More than just giving us plot twists and surprise endings, Brown is able to continually knock the foundation out from under us at key moments. No sooner has he introduced a seemingly integral narrator than he has killed them off. And while, for most of the novel, all of the characters seem to exist in their own disparate stratospheres, as soon as one of them goes a little off course then the entire Madball universe collides in a cataclysmic explosion. Most importantly, though, is the sense of terror that Brown instills in the readers. Certainly much of Madball is humorous, however the characters’ fright is no laughing matter. Sammy, in particular, seems to be caught in a fragile world, with his worst nightmares always on the verge of turning into reality. And when Brown puts us in his mind, we too are subject to his vulnerable psychological and emotional condition.

Madball, like most of Fredric Brown’s novels, is currently out-of-print. Whether you are a long-time fan or someone curious to discover a new author, Madball is well worth the effort to track down. In the meantime, pick up a copy of his masterpiece Here Comes a Candle, currently available from Centipede Press in beautiful paperback edition that includes extra goodies from the author, including a short story and an essay. Also—Centipede list Madball as a forthcoming title, so support the independent publisher and show them there is an audience for more Fredric Brown titles!

Here are some of my favorite quotes from the book. I found it difficult to isolate a few sentences or phrases that could do justice to Brown’s ability as a writer. I tried my best to find some lines that struck me as indicative of his style. Though, the best thing would be to just read one of his books and revel in the joy that is “Fredric Brown” firsthand.

“Young lust and then experienced lechery, with a murder in between. All in all, quite a night.”

An example of Brown’s logical illogic (or is it illogical logic?): “Except for somewhat anachronistic spats, you might have taken him for a specialist in some highly remunerative branch of medicine, perhaps a top flight psychiatrist, or a college president. But the spats, and to a lesser degree the cane, marked him as none of these; no professor or doctor dares dress anachronistically lest his public assume that his ideas date back to the same eras as his dress. Obviously, then, Dr. Magus was a man of means for only the wealthy dare be eccentric and only the eccentric wear spats.”

And who else but Brown would quote the Gaelic word for whiskey: “Uisgebaugh forever.”

“Besides, the show must go on.
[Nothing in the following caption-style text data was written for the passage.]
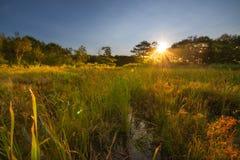 Nascer do sol sobre um pântano no parque nacional do Acadia Imagem de Stock Royalty Free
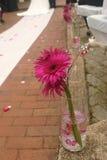 Fiore giù la navata laterale Immagini Stock Libere da Diritti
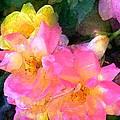 Rose 211 by Pamela Cooper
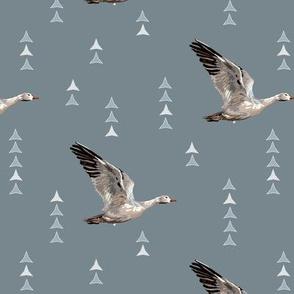 SNOW NOMAD - Migratory Snow Goose - Dk Blue - Large Scale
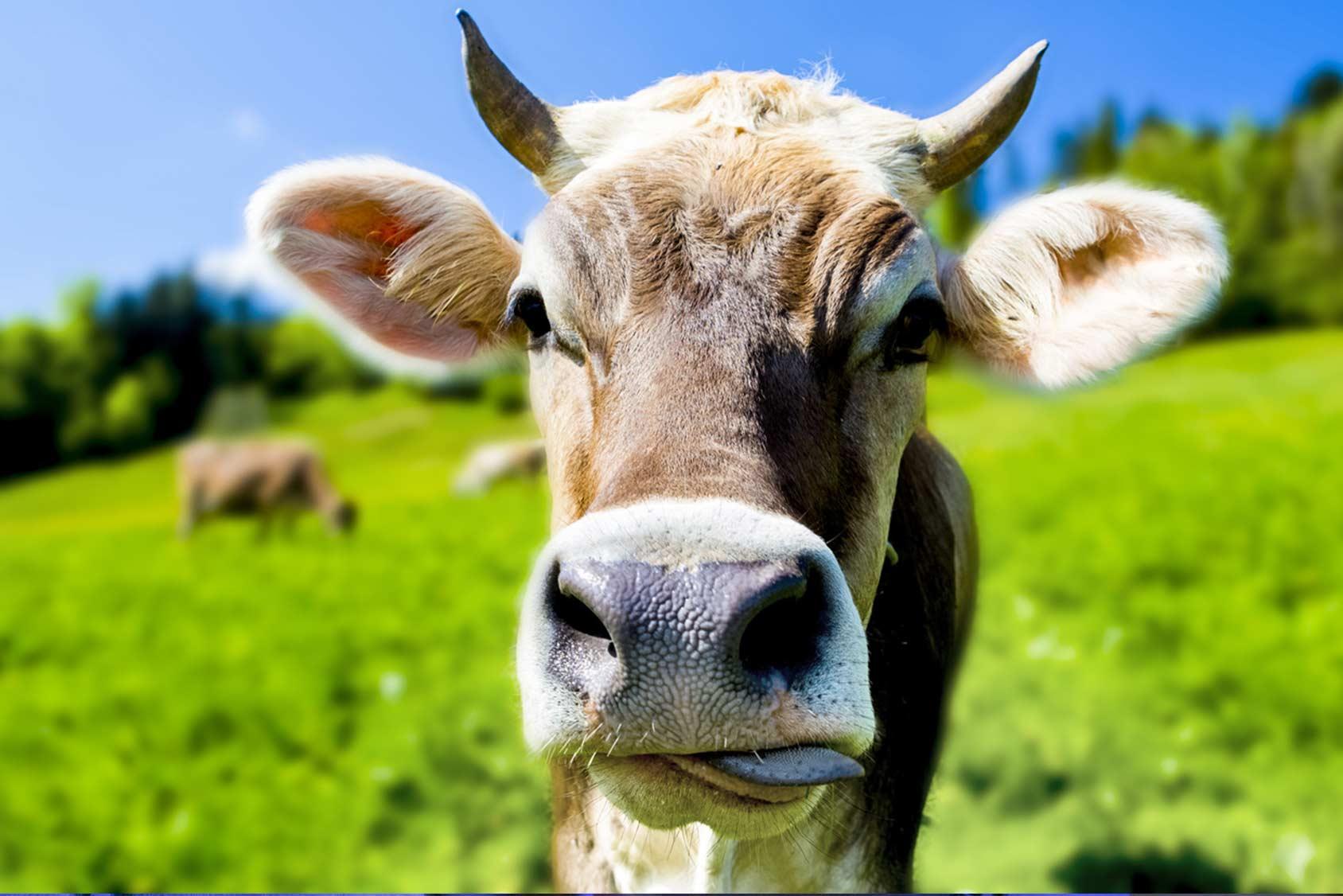 Hornkühe in Deutschland: Anpassung der Kühe an den Stall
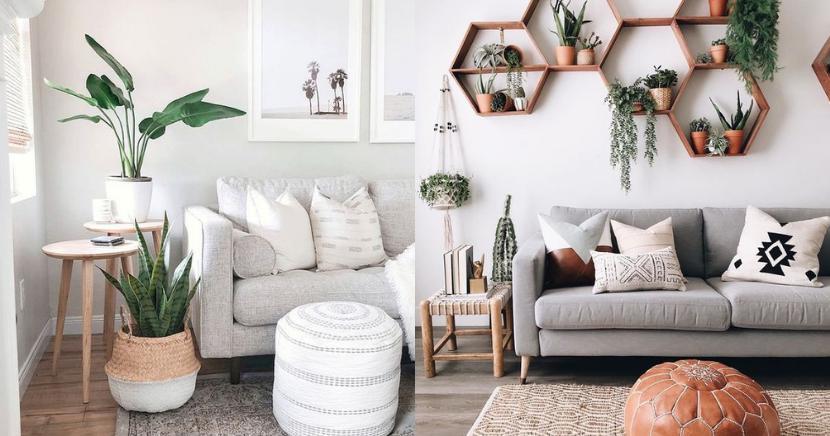 Tips para decorar tu espacio interior con plantas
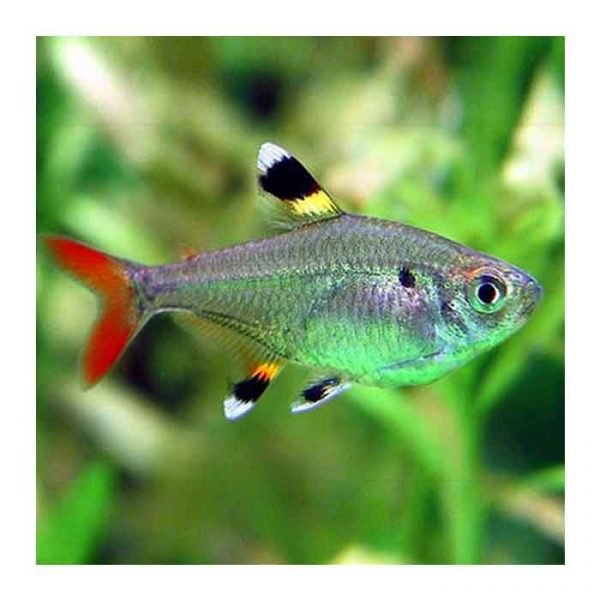 Ribice za akvarijum: Pristela tetra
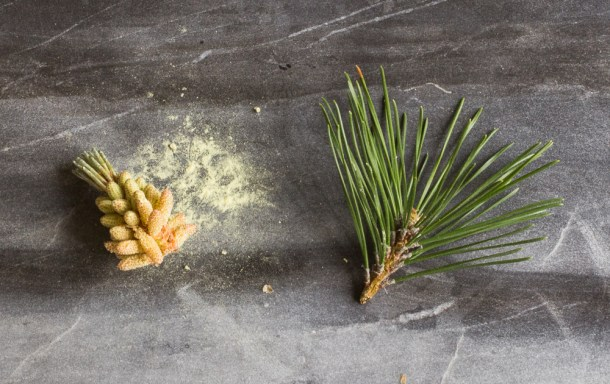 How to harvest pine pollen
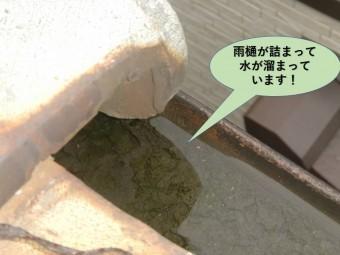 泉大津市の雨樋が詰まって水が溜まっています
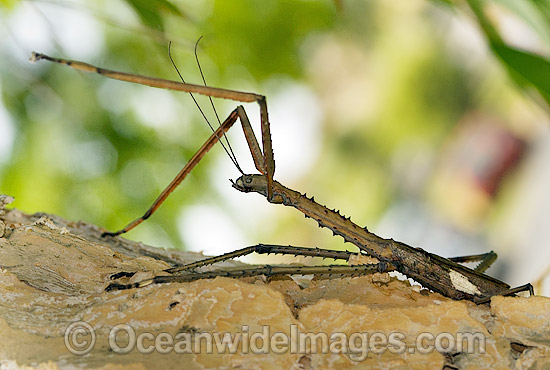 Titan Stick Insect (Acrophylla titan). Also known as Great Brown Stick Insect and Great Brown Phasma. Largest known insect in Australia. Coffs Harbour, New South Wales, Australia Photo - Gary Bell
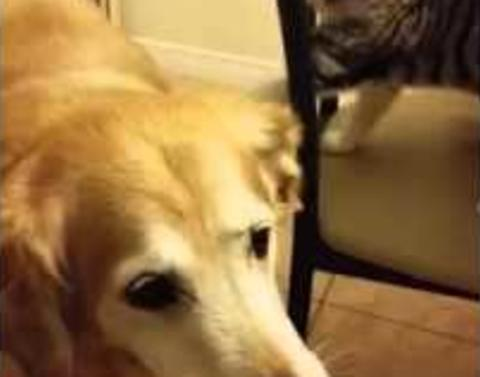 Cat tortures dogdog pretty much just ignores it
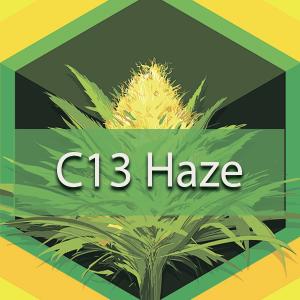 C13 Haze, AskGrowers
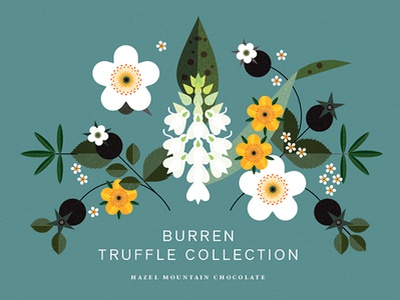 Truffle Collection graphic leaves packaging illustration digital floral botanical folioart sally caulwell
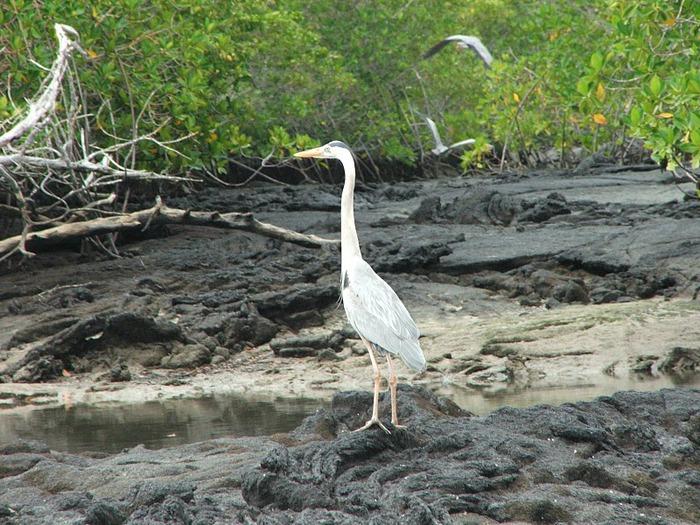 Галапагосские острова 95037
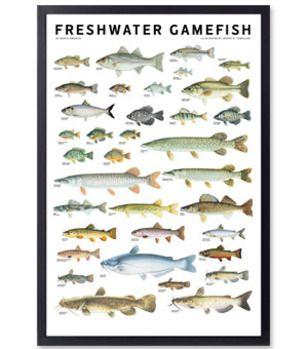 66 best freshwater fishing illustrations images on for Freshwater fishing ny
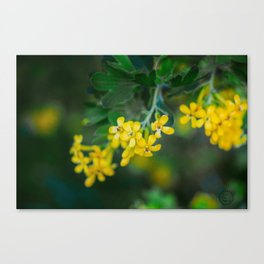 Yellow Blossoms 2 Canvas Print
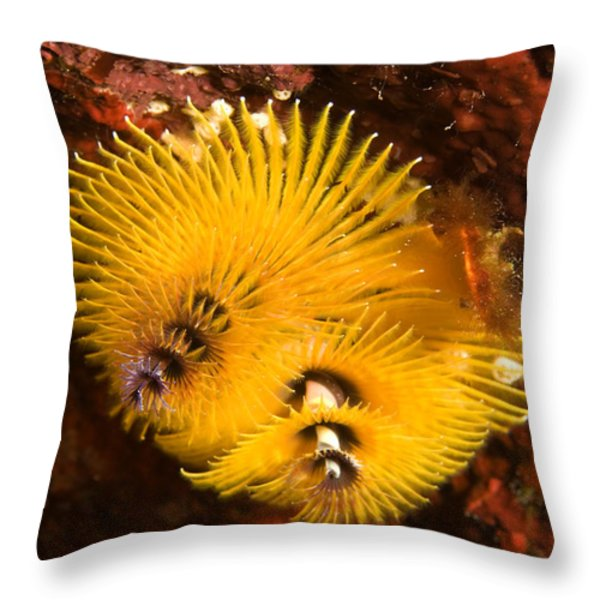 Christmas Tree Worms On The Ocean Floor Throw Pillow by Tim Laman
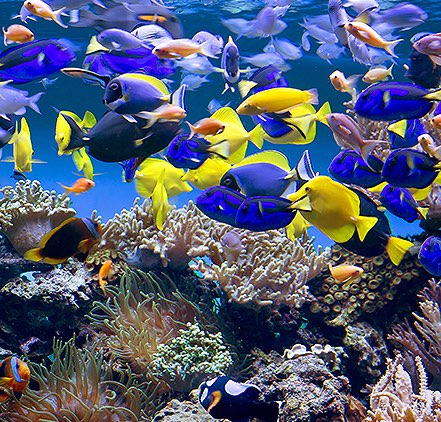 blue and yellow fish swimming over a coral reef in the aquarium
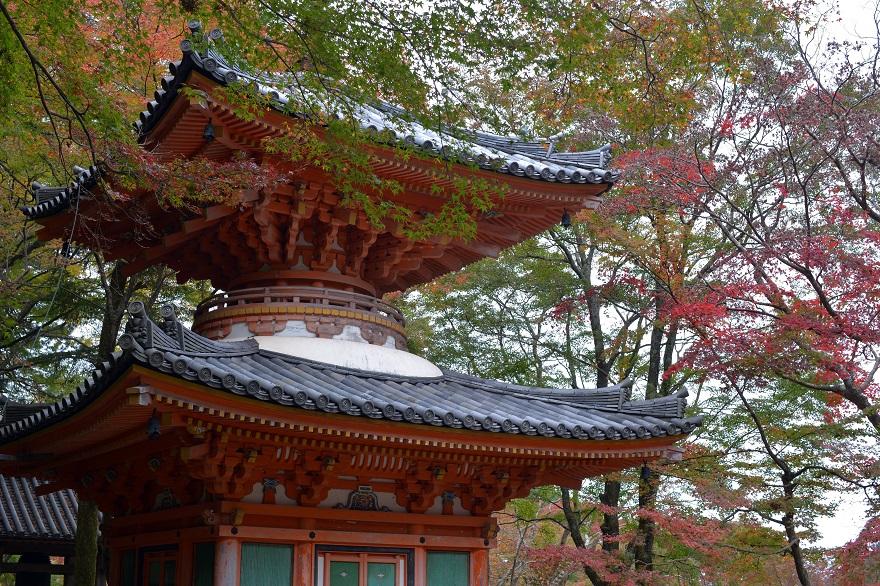 牛滝山 大威徳寺の紅葉 (1)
Or must it? The carney could get along for one night without a mitt camp. And if he sobered up he’d realize how slim a chance actually he had of getting that money for himself. Whereas is he kept on drinking he could dream about it, even spend it in his imagination.”

“It had been daylight for several hours before the light in Dr. Magus’s eyes brought him near enough the threshold of consciousness to make him turn over and bury his face in the pillow. But the act of turning brought him across that threshold, unreturnably across. Moving his head had done it; movement had wakened the little monsters inside his skull and they had immediately picked up their pneumatic drills and started trying to drill their way out through his forehead and temples.”

“Out into the night, the lonely night bright with moonlight and dark with dread.”